Records from a data collection
==============================
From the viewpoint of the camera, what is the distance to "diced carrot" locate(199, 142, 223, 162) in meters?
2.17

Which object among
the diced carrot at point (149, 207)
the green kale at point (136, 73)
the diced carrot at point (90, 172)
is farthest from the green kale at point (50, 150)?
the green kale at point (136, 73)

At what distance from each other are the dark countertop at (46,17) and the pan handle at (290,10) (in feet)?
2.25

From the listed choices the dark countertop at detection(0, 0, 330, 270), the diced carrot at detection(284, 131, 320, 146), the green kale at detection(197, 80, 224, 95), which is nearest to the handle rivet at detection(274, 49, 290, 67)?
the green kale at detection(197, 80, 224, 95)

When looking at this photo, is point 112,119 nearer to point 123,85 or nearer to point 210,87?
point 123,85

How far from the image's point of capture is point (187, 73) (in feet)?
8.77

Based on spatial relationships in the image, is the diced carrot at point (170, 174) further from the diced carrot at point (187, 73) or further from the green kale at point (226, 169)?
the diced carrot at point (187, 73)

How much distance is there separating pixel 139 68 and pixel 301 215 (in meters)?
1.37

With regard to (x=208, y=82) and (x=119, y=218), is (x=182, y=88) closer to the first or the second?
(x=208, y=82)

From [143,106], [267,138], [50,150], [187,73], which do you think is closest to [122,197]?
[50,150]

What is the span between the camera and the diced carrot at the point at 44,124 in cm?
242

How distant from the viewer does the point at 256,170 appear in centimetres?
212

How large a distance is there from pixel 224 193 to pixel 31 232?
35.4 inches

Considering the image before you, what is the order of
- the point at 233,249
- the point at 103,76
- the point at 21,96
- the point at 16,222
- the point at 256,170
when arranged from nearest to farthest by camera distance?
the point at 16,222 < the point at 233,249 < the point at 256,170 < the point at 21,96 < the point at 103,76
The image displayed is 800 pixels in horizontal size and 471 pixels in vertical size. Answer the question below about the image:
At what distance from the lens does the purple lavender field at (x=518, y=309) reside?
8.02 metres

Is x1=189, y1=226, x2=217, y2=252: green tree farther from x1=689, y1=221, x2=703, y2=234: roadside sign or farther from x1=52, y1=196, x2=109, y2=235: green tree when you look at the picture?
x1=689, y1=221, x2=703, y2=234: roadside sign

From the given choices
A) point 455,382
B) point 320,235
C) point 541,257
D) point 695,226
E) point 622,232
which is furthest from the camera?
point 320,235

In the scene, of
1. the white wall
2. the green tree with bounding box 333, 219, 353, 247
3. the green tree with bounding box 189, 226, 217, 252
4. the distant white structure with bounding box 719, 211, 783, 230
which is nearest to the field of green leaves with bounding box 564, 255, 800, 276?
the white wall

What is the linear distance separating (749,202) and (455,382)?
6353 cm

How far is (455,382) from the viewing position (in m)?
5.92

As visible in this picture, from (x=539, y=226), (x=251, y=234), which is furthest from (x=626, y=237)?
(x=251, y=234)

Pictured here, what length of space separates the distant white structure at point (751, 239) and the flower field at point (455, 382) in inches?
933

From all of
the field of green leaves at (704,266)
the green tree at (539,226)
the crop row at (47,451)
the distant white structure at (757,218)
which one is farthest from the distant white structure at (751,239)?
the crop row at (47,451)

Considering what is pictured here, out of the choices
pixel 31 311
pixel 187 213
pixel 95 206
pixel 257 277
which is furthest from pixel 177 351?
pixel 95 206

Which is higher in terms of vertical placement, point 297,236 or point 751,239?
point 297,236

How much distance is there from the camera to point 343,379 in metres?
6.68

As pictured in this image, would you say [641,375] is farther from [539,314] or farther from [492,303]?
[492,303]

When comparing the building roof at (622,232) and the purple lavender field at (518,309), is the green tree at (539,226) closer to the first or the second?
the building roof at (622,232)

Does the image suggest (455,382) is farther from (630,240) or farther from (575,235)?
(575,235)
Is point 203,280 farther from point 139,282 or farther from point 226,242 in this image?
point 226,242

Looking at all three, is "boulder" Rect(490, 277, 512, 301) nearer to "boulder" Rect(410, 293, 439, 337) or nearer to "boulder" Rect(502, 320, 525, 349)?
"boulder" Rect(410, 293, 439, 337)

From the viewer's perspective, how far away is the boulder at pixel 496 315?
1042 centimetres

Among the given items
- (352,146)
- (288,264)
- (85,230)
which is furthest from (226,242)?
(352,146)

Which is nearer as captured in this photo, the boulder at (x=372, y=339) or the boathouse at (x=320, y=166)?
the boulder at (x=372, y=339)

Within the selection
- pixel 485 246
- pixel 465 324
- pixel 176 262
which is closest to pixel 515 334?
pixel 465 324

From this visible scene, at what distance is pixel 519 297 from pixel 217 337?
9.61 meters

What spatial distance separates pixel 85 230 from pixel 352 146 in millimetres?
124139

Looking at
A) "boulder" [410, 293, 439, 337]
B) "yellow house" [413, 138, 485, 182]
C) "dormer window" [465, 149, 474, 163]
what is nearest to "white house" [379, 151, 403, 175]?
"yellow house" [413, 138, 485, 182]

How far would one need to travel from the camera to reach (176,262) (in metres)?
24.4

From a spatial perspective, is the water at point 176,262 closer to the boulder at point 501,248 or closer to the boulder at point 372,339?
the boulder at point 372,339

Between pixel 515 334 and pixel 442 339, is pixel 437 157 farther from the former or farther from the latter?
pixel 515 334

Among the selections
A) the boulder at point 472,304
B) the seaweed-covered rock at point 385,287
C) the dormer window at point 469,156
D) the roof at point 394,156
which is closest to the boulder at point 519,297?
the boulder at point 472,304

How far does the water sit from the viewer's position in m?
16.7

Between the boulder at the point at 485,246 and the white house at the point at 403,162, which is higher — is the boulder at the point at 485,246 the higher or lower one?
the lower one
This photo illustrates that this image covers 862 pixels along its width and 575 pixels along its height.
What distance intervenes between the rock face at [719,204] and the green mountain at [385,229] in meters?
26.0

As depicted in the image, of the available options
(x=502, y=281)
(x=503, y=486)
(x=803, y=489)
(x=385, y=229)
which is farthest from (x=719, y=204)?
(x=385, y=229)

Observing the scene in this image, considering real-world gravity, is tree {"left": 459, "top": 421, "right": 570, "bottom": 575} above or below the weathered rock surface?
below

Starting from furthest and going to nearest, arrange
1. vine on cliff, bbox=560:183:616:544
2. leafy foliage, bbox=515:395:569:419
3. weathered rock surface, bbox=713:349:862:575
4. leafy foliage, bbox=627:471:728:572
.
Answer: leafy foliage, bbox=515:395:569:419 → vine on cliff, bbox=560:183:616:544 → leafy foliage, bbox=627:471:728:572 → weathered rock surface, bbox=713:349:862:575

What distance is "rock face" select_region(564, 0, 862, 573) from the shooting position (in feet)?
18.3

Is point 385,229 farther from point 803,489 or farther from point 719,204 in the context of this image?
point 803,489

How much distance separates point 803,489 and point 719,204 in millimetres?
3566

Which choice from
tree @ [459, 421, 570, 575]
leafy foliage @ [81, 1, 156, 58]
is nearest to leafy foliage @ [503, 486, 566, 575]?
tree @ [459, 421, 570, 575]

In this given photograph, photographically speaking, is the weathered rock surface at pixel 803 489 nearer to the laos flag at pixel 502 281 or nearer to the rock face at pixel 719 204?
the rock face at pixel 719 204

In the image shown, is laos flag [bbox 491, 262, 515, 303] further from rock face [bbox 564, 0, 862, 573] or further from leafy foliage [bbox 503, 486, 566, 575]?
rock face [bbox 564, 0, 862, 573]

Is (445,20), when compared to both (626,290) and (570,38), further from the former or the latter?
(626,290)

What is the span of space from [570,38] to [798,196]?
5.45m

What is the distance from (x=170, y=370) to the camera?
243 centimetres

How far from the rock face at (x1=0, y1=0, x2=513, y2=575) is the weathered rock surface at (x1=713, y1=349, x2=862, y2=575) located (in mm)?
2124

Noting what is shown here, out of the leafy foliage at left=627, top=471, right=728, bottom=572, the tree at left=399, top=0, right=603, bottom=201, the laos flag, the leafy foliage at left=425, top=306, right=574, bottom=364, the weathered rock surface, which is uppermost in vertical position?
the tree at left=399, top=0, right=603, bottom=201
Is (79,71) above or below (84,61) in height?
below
==============================
Repeat the material from the line with "When looking at" up to and including the line with "the point at 16,222 <", copying each line unchanged.

▶ **Task result**:
When looking at this photo, is point 112,119 nearer to point 123,85 or nearer to point 210,87?
point 123,85

How far from the image's point of capture is point (187, 73) (in feet)?
8.77

Based on spatial relationships in the image, is the diced carrot at point (170, 174) further from the diced carrot at point (187, 73) or further from the green kale at point (226, 169)?
the diced carrot at point (187, 73)

How much distance is there separating pixel 139 68 and pixel 301 215 (in meters)?
1.37

With regard to (x=208, y=82) and (x=119, y=218), is (x=182, y=88) closer to the first or the second?
(x=208, y=82)

From [143,106], [267,138], [50,150], [187,73], which do you think is closest to [122,197]?
[50,150]

What is the span between the camera and the diced carrot at the point at 44,124 in cm?
242

How distant from the viewer does the point at 256,170 appear in centimetres?
212

How large a distance is there from pixel 224 193 to pixel 31 232?
35.4 inches

Considering the image before you, what is the order of
- the point at 233,249
- the point at 103,76
- the point at 21,96
- the point at 16,222
- the point at 256,170
when arranged from nearest to farthest by camera distance?
the point at 16,222 < the point at 233,249 < the point at 256,170 < the point at 21,96 < the point at 103,76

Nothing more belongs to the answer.